---------- Extracted material ----------
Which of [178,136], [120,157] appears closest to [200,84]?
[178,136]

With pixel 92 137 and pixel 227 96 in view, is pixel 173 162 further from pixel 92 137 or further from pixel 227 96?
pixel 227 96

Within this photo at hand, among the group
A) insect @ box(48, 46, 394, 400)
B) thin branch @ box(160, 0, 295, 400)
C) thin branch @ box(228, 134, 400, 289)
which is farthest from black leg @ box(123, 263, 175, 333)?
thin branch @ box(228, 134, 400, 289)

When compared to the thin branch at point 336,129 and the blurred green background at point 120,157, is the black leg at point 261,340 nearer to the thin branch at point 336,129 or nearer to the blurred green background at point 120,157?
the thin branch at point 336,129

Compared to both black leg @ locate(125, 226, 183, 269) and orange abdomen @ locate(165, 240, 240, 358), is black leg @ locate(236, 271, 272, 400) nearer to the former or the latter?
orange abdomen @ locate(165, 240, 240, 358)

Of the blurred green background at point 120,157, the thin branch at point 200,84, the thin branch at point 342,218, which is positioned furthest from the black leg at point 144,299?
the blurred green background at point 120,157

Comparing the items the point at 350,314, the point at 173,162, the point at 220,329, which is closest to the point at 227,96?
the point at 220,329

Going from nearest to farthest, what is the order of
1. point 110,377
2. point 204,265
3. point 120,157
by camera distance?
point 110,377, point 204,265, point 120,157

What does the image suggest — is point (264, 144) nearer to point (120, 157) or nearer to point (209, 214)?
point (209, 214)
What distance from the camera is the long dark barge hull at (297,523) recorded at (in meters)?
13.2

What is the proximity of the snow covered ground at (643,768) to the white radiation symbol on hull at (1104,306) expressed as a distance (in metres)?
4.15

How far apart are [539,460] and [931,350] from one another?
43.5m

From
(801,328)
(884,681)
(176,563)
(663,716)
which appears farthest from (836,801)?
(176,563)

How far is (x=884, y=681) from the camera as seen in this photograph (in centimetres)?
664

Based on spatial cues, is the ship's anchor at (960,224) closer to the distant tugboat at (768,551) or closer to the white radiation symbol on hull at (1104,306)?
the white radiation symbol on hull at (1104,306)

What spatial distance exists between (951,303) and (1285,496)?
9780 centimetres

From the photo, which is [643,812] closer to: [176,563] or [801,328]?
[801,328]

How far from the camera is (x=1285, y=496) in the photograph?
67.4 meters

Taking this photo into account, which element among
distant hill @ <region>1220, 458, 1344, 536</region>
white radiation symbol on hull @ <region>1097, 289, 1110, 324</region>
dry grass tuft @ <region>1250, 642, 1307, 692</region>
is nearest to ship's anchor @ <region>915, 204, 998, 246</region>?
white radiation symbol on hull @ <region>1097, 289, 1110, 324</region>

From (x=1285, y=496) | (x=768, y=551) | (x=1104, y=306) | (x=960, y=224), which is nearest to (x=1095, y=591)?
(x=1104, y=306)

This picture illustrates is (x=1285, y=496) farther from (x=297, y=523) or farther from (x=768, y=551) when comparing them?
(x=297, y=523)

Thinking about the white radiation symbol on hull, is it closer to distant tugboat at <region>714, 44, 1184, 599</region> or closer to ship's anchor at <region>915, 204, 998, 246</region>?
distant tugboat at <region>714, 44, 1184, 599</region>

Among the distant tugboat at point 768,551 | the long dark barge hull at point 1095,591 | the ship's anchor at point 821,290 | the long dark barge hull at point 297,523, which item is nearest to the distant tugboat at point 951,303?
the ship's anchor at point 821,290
----------
* What you need to do
Rewrite all of the lines above, swapping "snow covered ground" for "snowy field" and keeping everything else the same.

* Solution to this exercise
Which of [178,136], [120,157] appears closest to [200,84]?
[178,136]

With pixel 92 137 and pixel 227 96 in view, is pixel 173 162 further from pixel 92 137 or further from pixel 227 96?
pixel 227 96

Within this photo at hand, among the group
A) insect @ box(48, 46, 394, 400)
B) thin branch @ box(160, 0, 295, 400)
C) thin branch @ box(228, 134, 400, 289)
which is farthest from black leg @ box(123, 263, 175, 333)?
thin branch @ box(228, 134, 400, 289)

When compared to the thin branch at point 336,129 and the blurred green background at point 120,157, is the black leg at point 261,340 nearer to the thin branch at point 336,129 or nearer to the blurred green background at point 120,157?
the thin branch at point 336,129

Compared to both black leg @ locate(125, 226, 183, 269) and orange abdomen @ locate(165, 240, 240, 358), is black leg @ locate(236, 271, 272, 400) nearer to the former or the latter?
orange abdomen @ locate(165, 240, 240, 358)

Of the blurred green background at point 120,157, the thin branch at point 200,84, the thin branch at point 342,218, which is positioned furthest from the black leg at point 144,299?
the blurred green background at point 120,157

Comparing the items the point at 350,314, the point at 173,162, the point at 220,329, which is closest to the point at 227,96?
the point at 220,329

Going from nearest to farthest, what is the order of
1. point 110,377
2. point 204,265
3. point 120,157
by camera distance?
point 110,377, point 204,265, point 120,157

What does the image suggest — is point (264, 144) nearer to point (120, 157) or nearer to point (209, 214)?
point (209, 214)
What distance from the camera is the long dark barge hull at (297,523) recorded at (in meters)?
13.2

What is the proximity of the snowy field at (643,768) to the white radiation symbol on hull at (1104,306) expressed as a distance (in metres)?
4.15

How far apart are [539,460] and [931,350] from one another?
43.5m

From
(801,328)
(884,681)
(176,563)
(663,716)
which appears farthest from (836,801)?
(176,563)

How far is (x=884, y=681) from the camera as seen in this photograph (in centimetres)?
664

Based on spatial cues, is the ship's anchor at (960,224) closer to the distant tugboat at (768,551) or closer to the white radiation symbol on hull at (1104,306)?
the white radiation symbol on hull at (1104,306)

What spatial distance exists between (951,303) and (1285,496)?
9780 centimetres

From the photo, which is [643,812] closer to: [176,563] or [801,328]?
[801,328]

How far from the camera is (x=1285, y=496) in the photograph?
67.4 meters

Taking this photo into account, which element among
distant hill @ <region>1220, 458, 1344, 536</region>
white radiation symbol on hull @ <region>1097, 289, 1110, 324</region>
dry grass tuft @ <region>1250, 642, 1307, 692</region>
is nearest to ship's anchor @ <region>915, 204, 998, 246</region>?
white radiation symbol on hull @ <region>1097, 289, 1110, 324</region>

From (x=1285, y=496) | (x=768, y=551) | (x=1104, y=306) | (x=960, y=224), which is nearest to (x=1095, y=591)?
(x=1104, y=306)

This picture illustrates is (x=1285, y=496) farther from (x=297, y=523) or farther from (x=768, y=551) when comparing them?
(x=297, y=523)

Thinking about the white radiation symbol on hull, is it closer to distant tugboat at <region>714, 44, 1184, 599</region> or closer to ship's anchor at <region>915, 204, 998, 246</region>?
distant tugboat at <region>714, 44, 1184, 599</region>

Among the distant tugboat at point 768,551 | the long dark barge hull at point 1095,591 | the ship's anchor at point 821,290 | the long dark barge hull at point 297,523, which item is nearest to the distant tugboat at point 951,303?
the ship's anchor at point 821,290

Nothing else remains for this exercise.